# WRITTEN TASK 1:
Quote the football discussion word for word, starting with "Bill Williamson: It" and going on through "to the postseason?".

Josh Weinfuss: Arizona is the easy answer, and that's not because I cover them. The Cardinals were 10-6 last season and the first team kept out of the postseason. All the Cardinals have done this offseason is fix deficiencies and plug holes. Their offensive line got markedly better with the addition of left tackle Jared Veldheer. Their wide receiver corps and kick return game were solidified with Ted Ginn, and they now have one of the best cornerback tandems in the league with Antonio Cromartie coming on board. General manager Steve Keim looked at what went wrong in 2013 and went to work on fixes. It should put the Cardinals over the playoff hump.

Bill Williamson: It has to be Arizona. The Cardinals were so close to making the playoffs last season. They would have likely been dangerous in the postseason too. I like the way this franchise is shaping up. It seems like it is well run and well coached. The roster is also getting deep. Carson Palmer will have to be replaced sooner or later, but the Cardinals are on to something. The Rams certainly have some nice pieces and are probably the best fourth-place team in the NFL, but they aren't close to matching what Arizona has going for it.


Second Down

The Seahawks and 49ers played for the NFC title in January. Any reason to believe either won't return to the postseason?


Blount: They were the two best teams in the NFL last season, and there's no legitimate reason to think they won't be among the best in 2014. Seattle has lost 10 players who were on the Super Bowl roster, but other than wide receiver Golden Tate, none of them were on the team's priority list to keep. The 49ers move into a shiny new stadium. The only question for San Francisco is the precarious relationship between coach Jim Harbaugh and team executives. Who knows what the future holds there, but it shouldn't matter on game day.

Wagoner: Aside from some debilitating injuries, it's hard to see how either team has taken a major step back. The Seahawks have lost some good players in free agency, but even those players seemingly already had replacements in place. Nobody does a better job of developing talent than Seattle. The Seahawks still have holes to patch on the offensive line and losing receiver Golden Tate is a blow, so there could be some hope the offense will regress. But the defense makes it all go, and it doesn't look like it's going to lose any of its most prized components. As for the Niners, they are the more likely of the two to take a step back, but it's hard to see them taking enough of one to fall out of the postseason. For most of their key free-agent losses they were able to quickly come up with a replacement as good or better than the player lost, and retaining Anquan Boldin says they are looking to make another run at the Super Bowl. Plus, they will have a fully healthy Michael Crabtree ready for the season. Until proven otherwise, these two teams remain the class of the NFC and probably the NFL.

# WRITTEN TASK 2:
Lay out the listing below as a Markdown table with the columns Row and Line, starting with the line containing "If you look at" and going on through the end of the listing. Skip blank lines and leave out the pictures.

# EXERCISE MATERIALS:
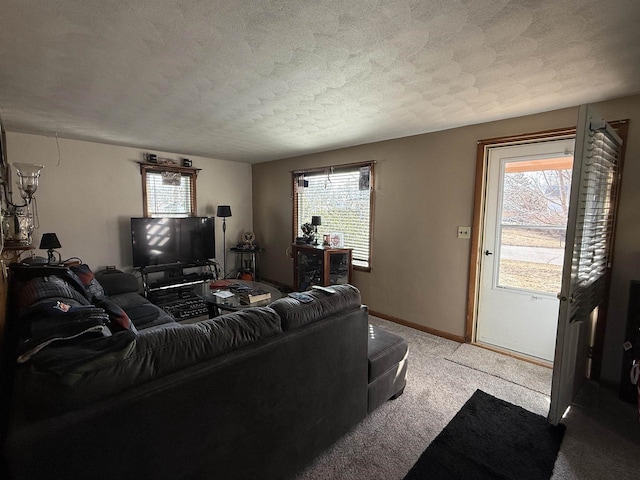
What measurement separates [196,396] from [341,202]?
3.63 meters

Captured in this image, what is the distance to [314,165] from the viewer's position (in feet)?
15.6

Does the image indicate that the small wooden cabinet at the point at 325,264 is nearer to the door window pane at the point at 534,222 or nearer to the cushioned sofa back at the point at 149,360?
the door window pane at the point at 534,222

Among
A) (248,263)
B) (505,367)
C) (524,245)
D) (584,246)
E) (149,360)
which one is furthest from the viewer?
(248,263)

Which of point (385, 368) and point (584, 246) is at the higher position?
point (584, 246)

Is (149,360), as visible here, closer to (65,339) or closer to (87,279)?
(65,339)

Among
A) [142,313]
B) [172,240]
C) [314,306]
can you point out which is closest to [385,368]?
[314,306]

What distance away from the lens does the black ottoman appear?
2025mm

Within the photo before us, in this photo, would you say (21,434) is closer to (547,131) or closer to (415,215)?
(415,215)

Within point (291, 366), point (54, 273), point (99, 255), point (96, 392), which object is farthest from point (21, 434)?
point (99, 255)

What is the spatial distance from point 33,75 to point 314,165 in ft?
10.8

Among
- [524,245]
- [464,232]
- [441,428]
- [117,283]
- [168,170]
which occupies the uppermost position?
[168,170]

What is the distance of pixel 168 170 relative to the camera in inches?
189

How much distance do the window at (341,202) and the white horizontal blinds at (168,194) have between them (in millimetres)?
1824

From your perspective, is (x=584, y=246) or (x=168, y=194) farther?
(x=168, y=194)
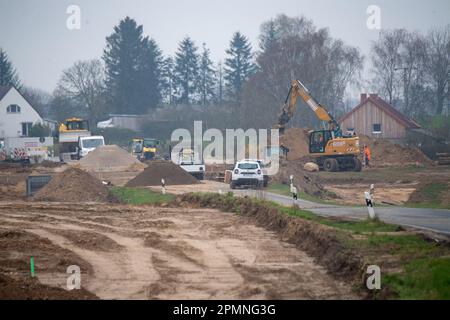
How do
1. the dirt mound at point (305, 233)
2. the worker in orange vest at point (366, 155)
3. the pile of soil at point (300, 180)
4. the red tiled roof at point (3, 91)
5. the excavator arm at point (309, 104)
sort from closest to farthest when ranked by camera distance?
the dirt mound at point (305, 233), the pile of soil at point (300, 180), the excavator arm at point (309, 104), the worker in orange vest at point (366, 155), the red tiled roof at point (3, 91)

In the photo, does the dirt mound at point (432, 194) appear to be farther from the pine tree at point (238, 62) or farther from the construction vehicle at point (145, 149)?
the pine tree at point (238, 62)

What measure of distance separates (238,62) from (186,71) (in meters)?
8.50

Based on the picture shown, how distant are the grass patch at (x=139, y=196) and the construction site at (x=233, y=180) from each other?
168mm

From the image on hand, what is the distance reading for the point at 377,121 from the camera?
8406 cm

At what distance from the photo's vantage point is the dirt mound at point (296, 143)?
63.1 metres

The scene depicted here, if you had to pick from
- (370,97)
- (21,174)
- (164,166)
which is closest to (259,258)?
(164,166)

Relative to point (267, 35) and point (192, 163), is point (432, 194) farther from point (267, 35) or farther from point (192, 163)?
point (267, 35)

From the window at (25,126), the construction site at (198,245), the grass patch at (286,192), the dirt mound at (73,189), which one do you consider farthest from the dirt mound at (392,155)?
the window at (25,126)

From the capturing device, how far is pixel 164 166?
4588cm

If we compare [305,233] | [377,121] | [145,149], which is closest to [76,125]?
[145,149]

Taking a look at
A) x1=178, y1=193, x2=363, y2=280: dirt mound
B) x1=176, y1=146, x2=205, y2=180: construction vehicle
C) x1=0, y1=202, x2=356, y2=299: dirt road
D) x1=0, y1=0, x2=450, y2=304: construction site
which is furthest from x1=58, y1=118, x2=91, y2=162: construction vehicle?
x1=0, y1=202, x2=356, y2=299: dirt road

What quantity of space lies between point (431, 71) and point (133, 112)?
146 ft

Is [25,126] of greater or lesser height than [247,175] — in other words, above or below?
above
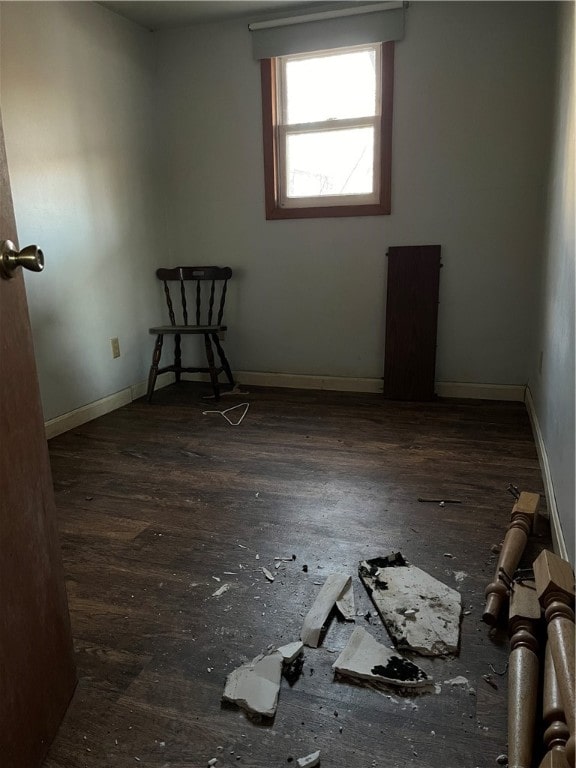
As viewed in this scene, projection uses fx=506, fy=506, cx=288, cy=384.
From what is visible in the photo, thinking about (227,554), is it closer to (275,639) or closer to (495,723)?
(275,639)

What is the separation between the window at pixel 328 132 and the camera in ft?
9.84

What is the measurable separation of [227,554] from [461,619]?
68 centimetres

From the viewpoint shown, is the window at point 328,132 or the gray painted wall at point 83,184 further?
the window at point 328,132

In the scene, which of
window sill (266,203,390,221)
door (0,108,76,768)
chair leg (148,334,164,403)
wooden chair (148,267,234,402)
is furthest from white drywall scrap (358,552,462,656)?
window sill (266,203,390,221)

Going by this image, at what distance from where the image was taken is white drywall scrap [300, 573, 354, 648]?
3.90 ft

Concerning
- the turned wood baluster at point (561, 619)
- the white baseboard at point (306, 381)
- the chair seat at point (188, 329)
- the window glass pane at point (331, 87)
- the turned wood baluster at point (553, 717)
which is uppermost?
the window glass pane at point (331, 87)

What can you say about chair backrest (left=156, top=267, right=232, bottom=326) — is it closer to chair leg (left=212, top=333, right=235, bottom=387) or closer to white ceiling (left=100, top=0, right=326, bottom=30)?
chair leg (left=212, top=333, right=235, bottom=387)

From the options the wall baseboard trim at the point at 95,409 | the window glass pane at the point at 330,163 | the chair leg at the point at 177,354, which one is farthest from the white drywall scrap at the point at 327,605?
the window glass pane at the point at 330,163

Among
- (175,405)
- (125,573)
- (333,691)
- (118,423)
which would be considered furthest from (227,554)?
(175,405)

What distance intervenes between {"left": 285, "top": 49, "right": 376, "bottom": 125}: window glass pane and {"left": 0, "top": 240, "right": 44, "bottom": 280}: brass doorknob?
9.07 ft

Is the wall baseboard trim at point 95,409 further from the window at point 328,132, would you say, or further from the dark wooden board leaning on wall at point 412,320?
the dark wooden board leaning on wall at point 412,320

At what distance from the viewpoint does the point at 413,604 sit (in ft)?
4.22

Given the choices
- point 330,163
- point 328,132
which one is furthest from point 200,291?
point 328,132

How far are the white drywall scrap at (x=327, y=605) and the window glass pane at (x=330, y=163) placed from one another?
2.47 metres
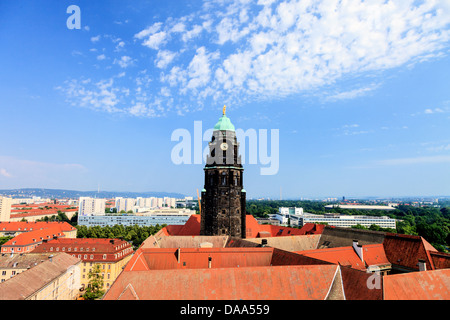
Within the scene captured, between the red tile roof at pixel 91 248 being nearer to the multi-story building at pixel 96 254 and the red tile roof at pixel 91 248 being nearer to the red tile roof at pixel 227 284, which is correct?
the multi-story building at pixel 96 254

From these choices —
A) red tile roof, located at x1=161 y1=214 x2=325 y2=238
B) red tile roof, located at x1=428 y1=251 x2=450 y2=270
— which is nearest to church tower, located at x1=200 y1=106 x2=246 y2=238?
red tile roof, located at x1=161 y1=214 x2=325 y2=238

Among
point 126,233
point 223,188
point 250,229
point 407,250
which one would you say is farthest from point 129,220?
point 407,250

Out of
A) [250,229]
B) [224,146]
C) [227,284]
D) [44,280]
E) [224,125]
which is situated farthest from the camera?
[250,229]

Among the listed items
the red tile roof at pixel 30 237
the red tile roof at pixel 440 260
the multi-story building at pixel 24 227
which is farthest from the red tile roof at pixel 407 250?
the multi-story building at pixel 24 227

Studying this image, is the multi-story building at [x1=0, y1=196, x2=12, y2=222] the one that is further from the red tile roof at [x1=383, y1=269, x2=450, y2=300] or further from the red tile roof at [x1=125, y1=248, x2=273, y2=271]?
the red tile roof at [x1=383, y1=269, x2=450, y2=300]

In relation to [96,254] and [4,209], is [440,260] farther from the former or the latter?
[4,209]
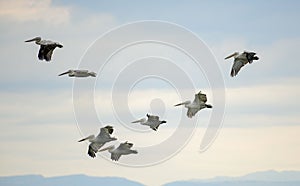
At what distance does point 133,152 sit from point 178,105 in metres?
3.99

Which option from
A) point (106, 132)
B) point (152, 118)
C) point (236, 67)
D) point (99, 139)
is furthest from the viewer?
point (152, 118)

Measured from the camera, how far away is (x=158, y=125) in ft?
171

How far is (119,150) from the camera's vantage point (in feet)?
170

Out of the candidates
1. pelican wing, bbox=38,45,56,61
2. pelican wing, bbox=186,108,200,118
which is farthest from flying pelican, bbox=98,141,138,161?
pelican wing, bbox=38,45,56,61

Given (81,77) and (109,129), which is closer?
(109,129)

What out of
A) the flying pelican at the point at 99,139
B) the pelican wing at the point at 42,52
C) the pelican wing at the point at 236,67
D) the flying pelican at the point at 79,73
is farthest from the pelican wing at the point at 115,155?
the pelican wing at the point at 236,67

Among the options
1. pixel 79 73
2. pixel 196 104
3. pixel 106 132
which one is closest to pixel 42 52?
pixel 79 73

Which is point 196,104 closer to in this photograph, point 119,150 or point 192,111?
point 192,111

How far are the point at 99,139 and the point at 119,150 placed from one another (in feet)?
6.42

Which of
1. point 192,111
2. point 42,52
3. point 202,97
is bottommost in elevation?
point 192,111

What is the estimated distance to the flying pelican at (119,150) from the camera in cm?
5145

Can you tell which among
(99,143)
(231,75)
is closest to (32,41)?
(99,143)

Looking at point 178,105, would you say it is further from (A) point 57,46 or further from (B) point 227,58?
(A) point 57,46

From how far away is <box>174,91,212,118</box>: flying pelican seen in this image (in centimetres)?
5147
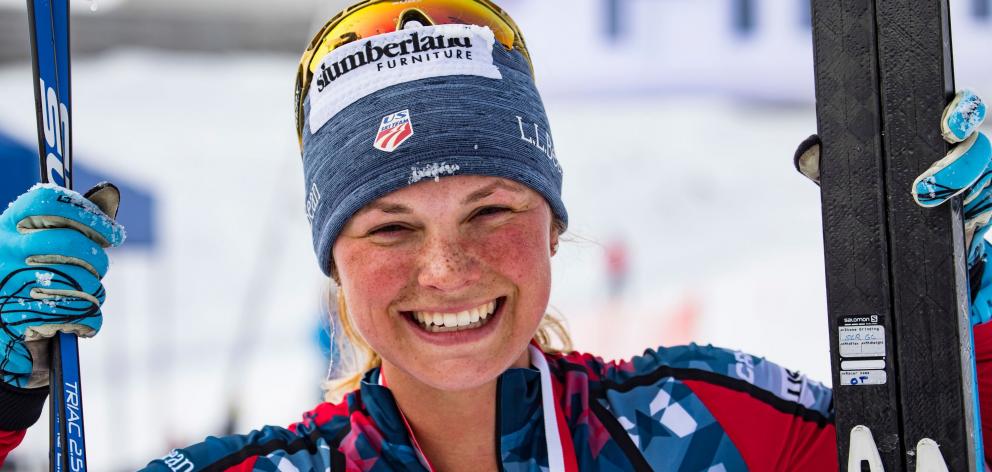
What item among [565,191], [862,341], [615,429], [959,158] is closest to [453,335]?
[615,429]

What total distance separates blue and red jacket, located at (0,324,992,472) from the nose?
0.27 meters

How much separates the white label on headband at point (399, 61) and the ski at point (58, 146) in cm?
43

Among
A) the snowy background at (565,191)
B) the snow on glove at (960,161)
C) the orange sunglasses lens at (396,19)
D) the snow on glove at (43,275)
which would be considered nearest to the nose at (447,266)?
the orange sunglasses lens at (396,19)

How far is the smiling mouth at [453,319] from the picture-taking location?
1538mm

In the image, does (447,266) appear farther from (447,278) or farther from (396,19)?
(396,19)

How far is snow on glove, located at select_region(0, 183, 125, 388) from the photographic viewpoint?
1479 millimetres

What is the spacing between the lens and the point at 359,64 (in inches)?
65.2

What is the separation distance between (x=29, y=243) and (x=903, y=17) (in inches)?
54.8

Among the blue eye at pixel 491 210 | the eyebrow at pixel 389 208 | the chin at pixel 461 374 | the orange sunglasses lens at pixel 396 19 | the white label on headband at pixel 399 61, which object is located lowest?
Result: the chin at pixel 461 374

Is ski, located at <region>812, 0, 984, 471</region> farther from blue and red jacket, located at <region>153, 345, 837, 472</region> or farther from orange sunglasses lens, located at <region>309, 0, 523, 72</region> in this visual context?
orange sunglasses lens, located at <region>309, 0, 523, 72</region>

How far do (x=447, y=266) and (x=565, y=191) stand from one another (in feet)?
29.3

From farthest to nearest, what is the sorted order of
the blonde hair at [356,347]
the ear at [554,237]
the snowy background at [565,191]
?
the snowy background at [565,191] → the blonde hair at [356,347] → the ear at [554,237]

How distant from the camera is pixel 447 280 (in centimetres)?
149

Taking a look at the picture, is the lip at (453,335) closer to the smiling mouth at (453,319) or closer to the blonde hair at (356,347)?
the smiling mouth at (453,319)
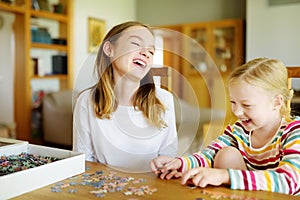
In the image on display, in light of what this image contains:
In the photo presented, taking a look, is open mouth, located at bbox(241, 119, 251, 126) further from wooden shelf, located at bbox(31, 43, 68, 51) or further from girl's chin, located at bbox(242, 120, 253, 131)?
wooden shelf, located at bbox(31, 43, 68, 51)

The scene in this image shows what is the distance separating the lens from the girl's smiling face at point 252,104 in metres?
1.03

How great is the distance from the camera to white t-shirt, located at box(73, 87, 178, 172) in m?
1.38

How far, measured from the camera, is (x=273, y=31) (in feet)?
16.6

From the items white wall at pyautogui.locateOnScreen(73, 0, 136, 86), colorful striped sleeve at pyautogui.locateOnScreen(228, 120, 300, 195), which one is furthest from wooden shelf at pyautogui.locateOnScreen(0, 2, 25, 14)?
colorful striped sleeve at pyautogui.locateOnScreen(228, 120, 300, 195)

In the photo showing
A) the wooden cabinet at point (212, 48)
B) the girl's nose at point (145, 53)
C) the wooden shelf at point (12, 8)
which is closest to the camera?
the girl's nose at point (145, 53)

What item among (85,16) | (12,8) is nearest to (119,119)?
(12,8)

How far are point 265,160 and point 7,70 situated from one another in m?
4.16

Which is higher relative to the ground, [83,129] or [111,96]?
[111,96]

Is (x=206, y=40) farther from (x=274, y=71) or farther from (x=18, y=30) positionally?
(x=274, y=71)

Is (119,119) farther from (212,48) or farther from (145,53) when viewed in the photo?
(212,48)

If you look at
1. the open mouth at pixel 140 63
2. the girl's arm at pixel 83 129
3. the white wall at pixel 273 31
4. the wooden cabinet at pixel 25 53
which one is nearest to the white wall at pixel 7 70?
the wooden cabinet at pixel 25 53

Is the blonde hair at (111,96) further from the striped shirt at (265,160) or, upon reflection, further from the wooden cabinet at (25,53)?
the wooden cabinet at (25,53)

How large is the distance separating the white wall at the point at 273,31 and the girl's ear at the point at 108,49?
13.6ft

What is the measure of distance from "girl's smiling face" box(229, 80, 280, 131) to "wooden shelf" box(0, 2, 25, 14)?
12.0 feet
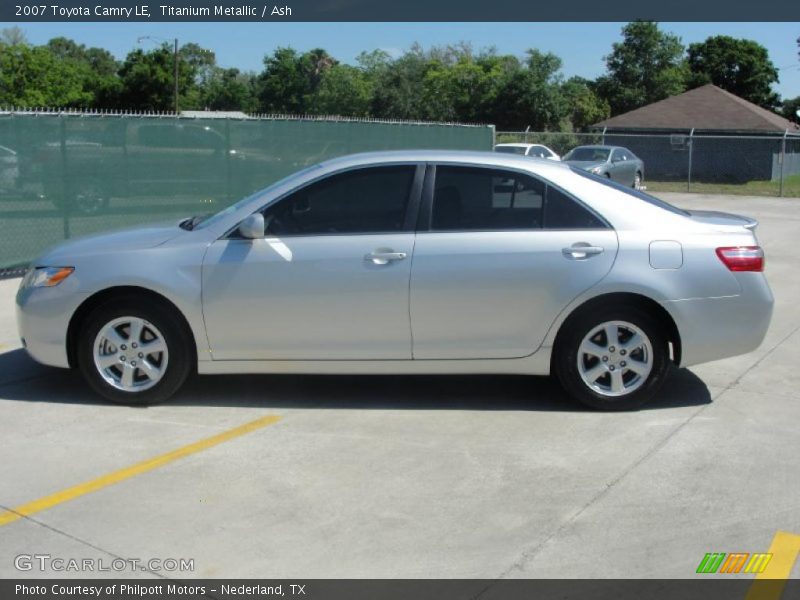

# WRITTEN REPLY 1:
Bill Williamson: It has to be Arizona. The Cardinals were so close to making the playoffs last season. They would have likely been dangerous in the postseason too. I like the way this franchise is shaping up. It seems like it is well run and well coached. The roster is also getting deep. Carson Palmer will have to be replaced sooner or later, but the Cardinals are on to something. The Rams certainly have some nice pieces and are probably the best fourth-place team in the NFL, but they aren't close to matching what Arizona has going for it.


Second Down

The Seahawks and 49ers played for the NFC title in January. Any reason to believe either won't return to the postseason?

# WRITTEN REPLY 2:
| Row | Line |
|---|---|
| 1 | If you look at |
| 2 | 1. the open mouth at pixel 140 63 |
| 3 | 2. the girl's arm at pixel 83 129 |
| 4 | 3. the white wall at pixel 273 31 |
| 5 | 4. the wooden cabinet at pixel 25 53 |
| 6 | which one is nearest to the white wall at pixel 7 70? |
| 7 | the wooden cabinet at pixel 25 53 |
| 8 | Is the blonde hair at (111,96) further from the striped shirt at (265,160) or, upon reflection, further from the wooden cabinet at (25,53)? |
| 9 | the wooden cabinet at (25,53) |
| 10 | How large is the distance separating the white wall at the point at 273,31 and the girl's ear at the point at 108,49? |
| 11 | 13.6ft |
| 12 | What is the measure of distance from "girl's smiling face" box(229, 80, 280, 131) to "wooden shelf" box(0, 2, 25, 14)? |
| 13 | 12.0 feet |